-- Opening Marker --

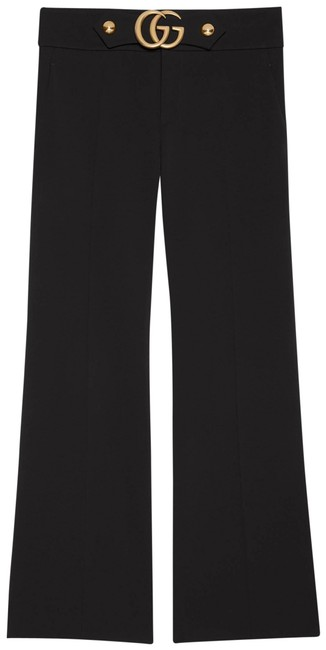 Gucci Black Gr Stretch Viscose with Double G Pants Size 10 (M, 31) Gucci Black Gr Stretch Viscose with Double G Pants Size 10 (M, 31) Image 1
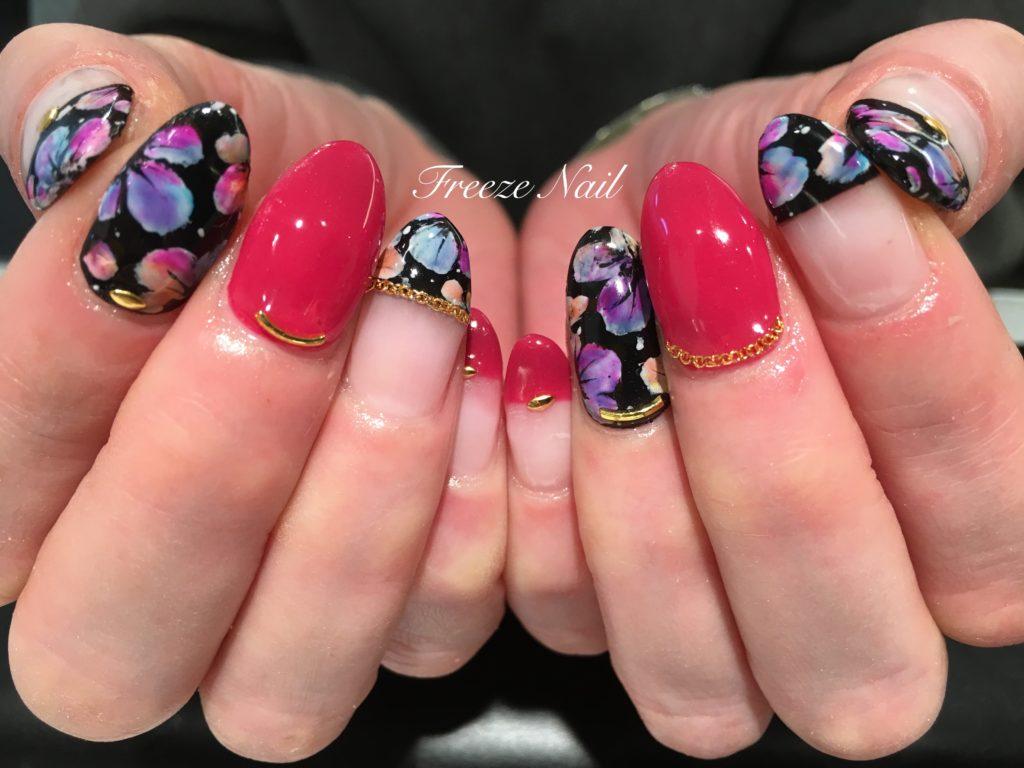 rainbowflower nail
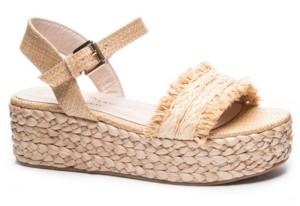 Chinese Laundry Ziba Espadrille Flatform Sandals Women's Shoes
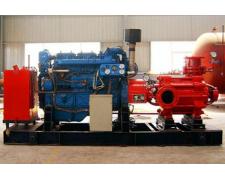 柴油机消防泵冒蓝烟的原因是什么
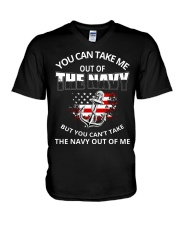 You-can-take-me-out-of-the-navy V-Neck T-Shirt thumbnail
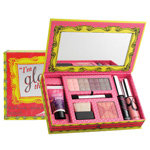 Benefit Makeup Kit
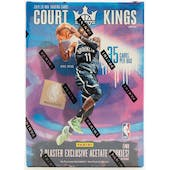 2019/20 Panini Court Kings Basketball 7-Pack Blaster Box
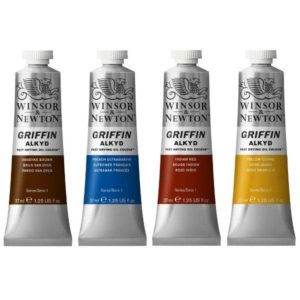 Griffin Fast Drying Oil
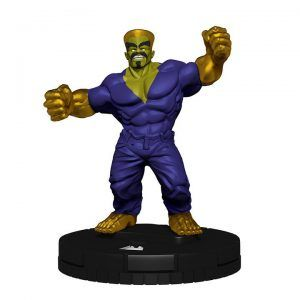 Heroclix Marvel 15th Anniversary What If 020 Oni Leader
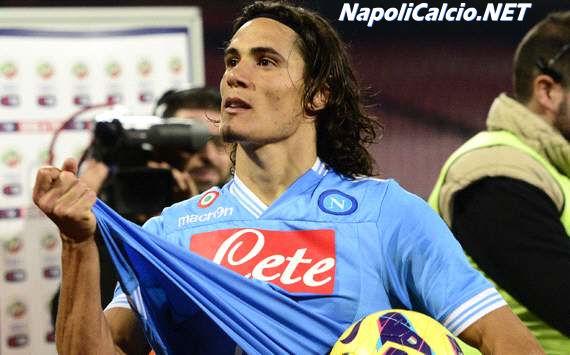 Cavani record, merita un Napoli da Scudetto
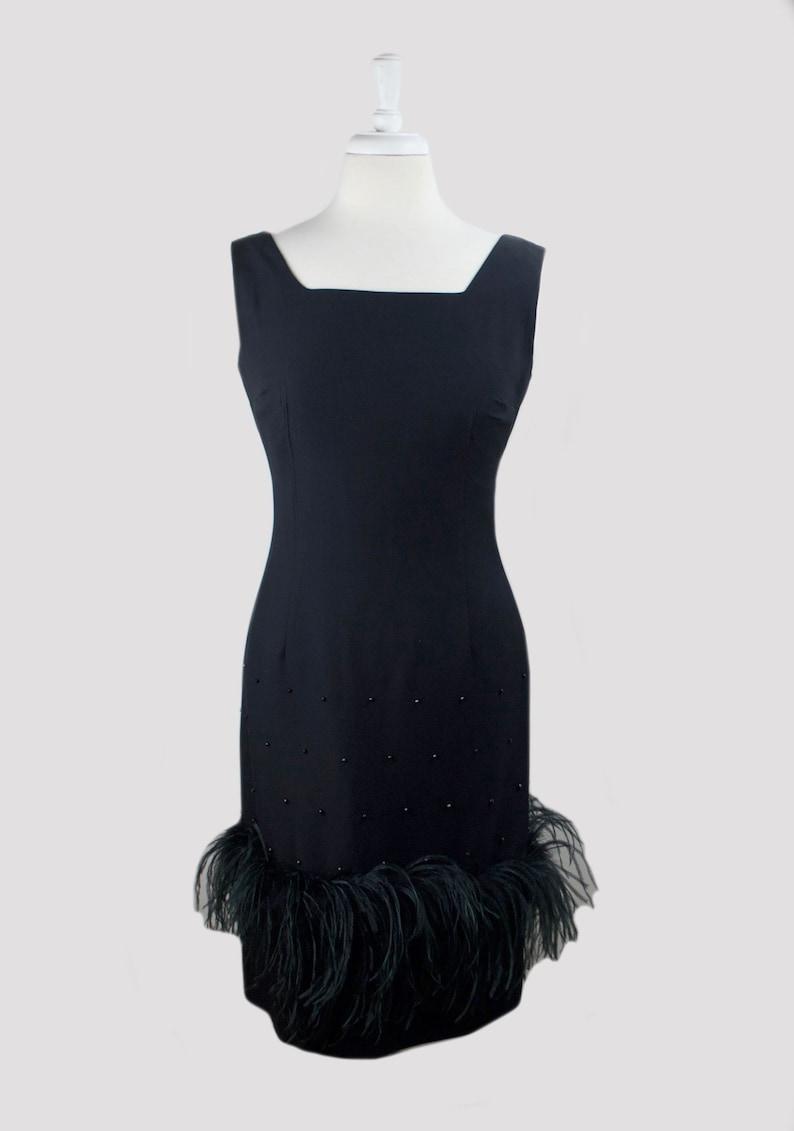 29 waist 1960s marabou feather vintage inky black wool sheath w studs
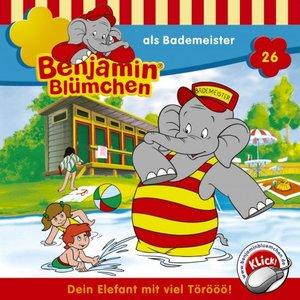 Image for 'Folge 26 - Benjamin Blümchen als Bademeister'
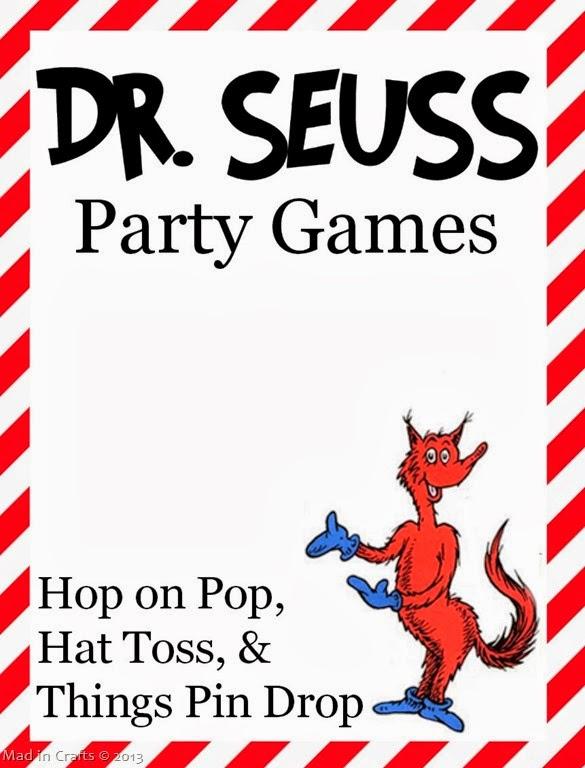 seuss-party-games_thumb1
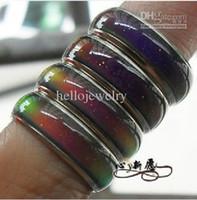 Whloesale 100pcs 믹스 사이즈 분위기 반지가 당신의 내면의 감정을 드러내는 당신의 온도에 색깔을 바꾼다 패션 쥬얼리 무료 배송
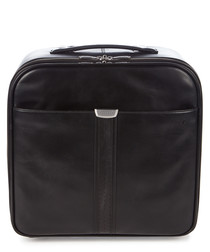 black leather trolley case 44cm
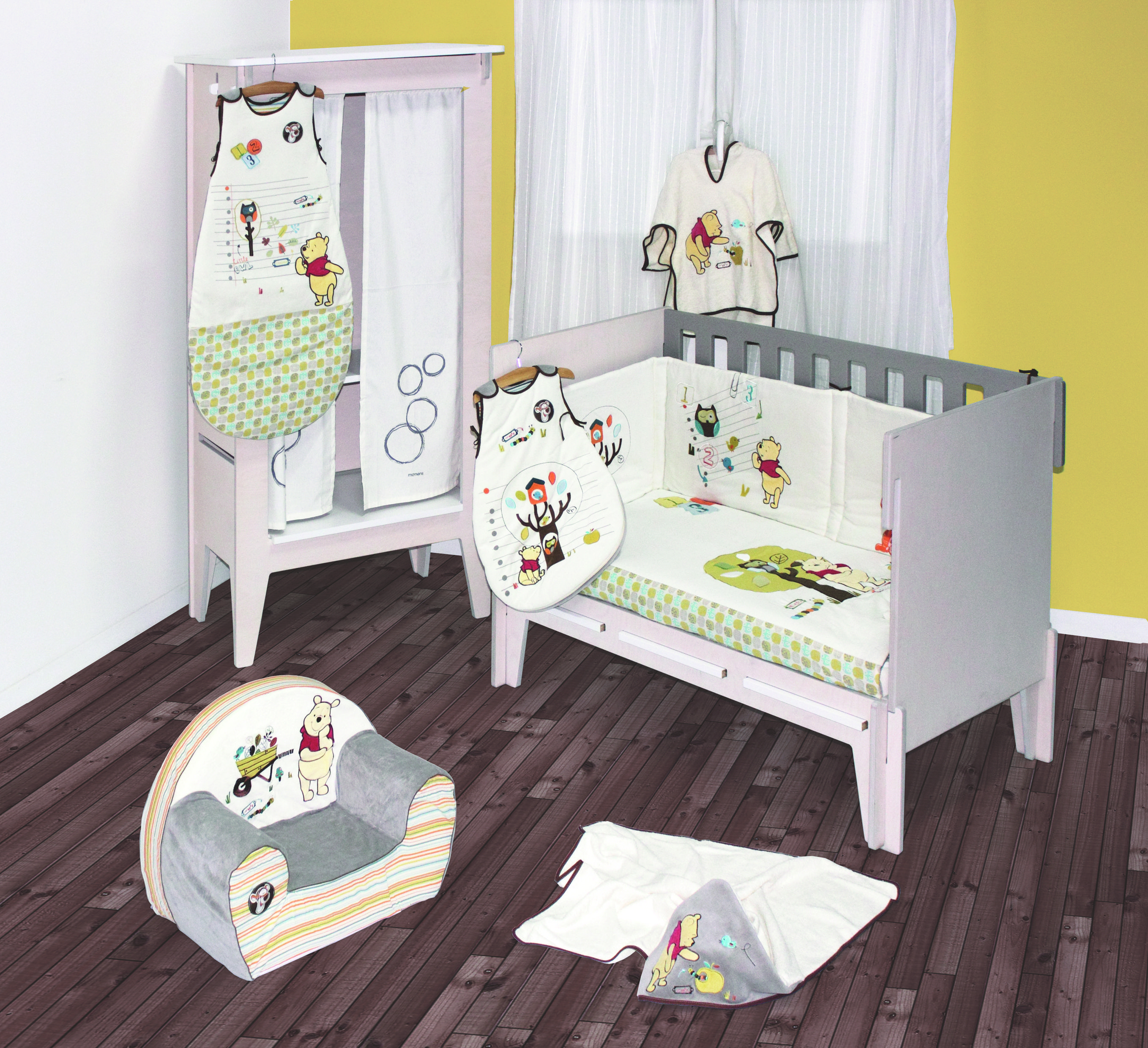 Ambiance winnie woodland babycalin nos ambiances pour - Collection chambre bebe garcon ...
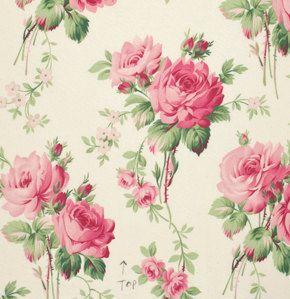 Pink roses fabric tilda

-- Closing Marker --

◆ **INSTRUCTIONS TO FOLLOW**
Go back to the entries above and restate word for word every line from the first through the one that contains "Heroclix Marvel 15th", leaving the pictures behind.

◆ **REPLY**
 Gucci Black Gr Stretch Viscose with Double G Pants Size 10 (M, 31) Gucci Black Gr Stretch Viscose with Double G Pants Size 10 (M, 31) Image 1
 rainbowflower nail
 Chinese Laundry Ziba Espadrille Flatform Sandals Women's Shoes
 柴油机消防泵冒蓝烟的原因是什么
 You-can-take-me-out-of-the-navy V-Neck T-Shirt thumbnail
 Benefit Makeup Kit
 2019/20 Panini Court Kings Basketball 7-Pack Blaster Box
 Griffin Fast Drying Oil
 Heroclix Marvel 15th Anniversary What If 020 Oni Leader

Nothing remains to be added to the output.